Is this Photo of Italians Killed by COVID-19?

Photos of coffins laid out on the floor with red roses on top have been circulating online.

Mostly shared over the last week and the days after, the photos are accompanied by claims that they are of coffins of people who have succumbed to COVID-19 in Italy.

Blogs, too, have latched on to the claims. A blog article published on March 21 with news of the spread of the virus in the European nation, uses the same photo as its featured image.

Background

The on-going global pandemic of COVID-19 was first confirmed to have spread to Italy on 31st January 2020, when two Chinese tourists in Rome tested positive for the virus. A week later, an Italian man who had travelled from Wuhan, China, became the 3rd victim. Since then, clusters of cases have continued to be detected in Italy.

The Italian government suspended all flights from to and from China on January 31 and declared a state of emergency. By March 11, a majority of the provinces in Italy had been placed under quarantine, nearly all commercial activity, except for supermarkets and pharmacies halted, and funerals banned. March 19 saw Italy become the country with the highest number of confirmed deaths in the world.

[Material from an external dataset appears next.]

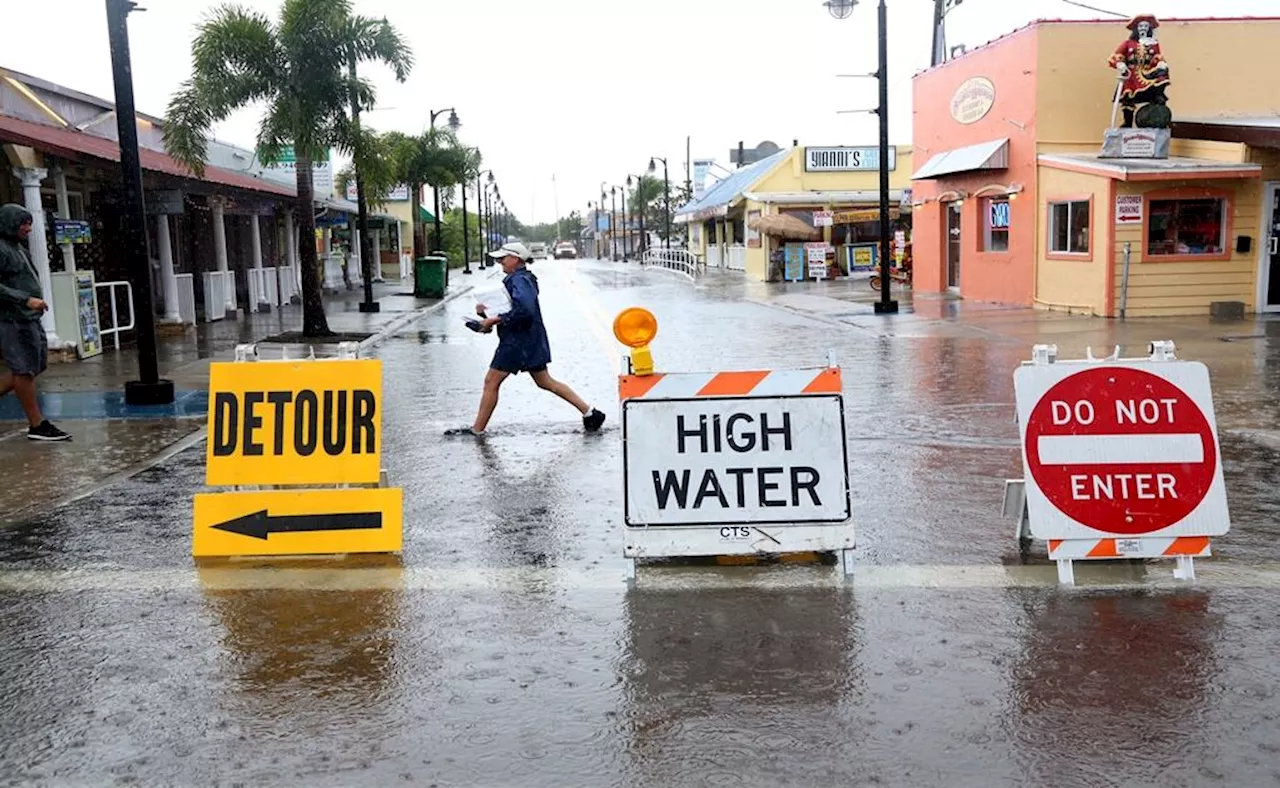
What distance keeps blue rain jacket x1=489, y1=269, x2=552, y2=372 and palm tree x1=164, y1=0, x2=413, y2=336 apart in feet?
32.9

Hospitals there have been under immense pressure as their bed capacities can no longer handle the huge numbers of infected people. Morgues are inundated and caskets are piling up in Churches. The military has had to step in to help move the bodies using army trucks.

As of March 26, the number of COVID-19 cases stands at 74,386, 7,503 deaths and 9,362 recoveries (see our live tracker for up to date numbers), making Italy the world’s new epicentre of the virus, after a decline in the number of cases in China.

Verification

An image search using a verification tool (Yandex) shows that the image is an Agence France-Presse, AFP, photo taken at the hangar of Lampedusa Airport on October 5, 2013. This was after a boat carrying almost 500 Eritrean and Somali migrants capsized, killing more than 100 people off the coast of Southern Italy.

The New York Times, the BBC and The Guardian reported on the incident.

Verdict

The photo has nothing to do with the on-going COVID-19 pandemic and the claim is, therefore, FALSE.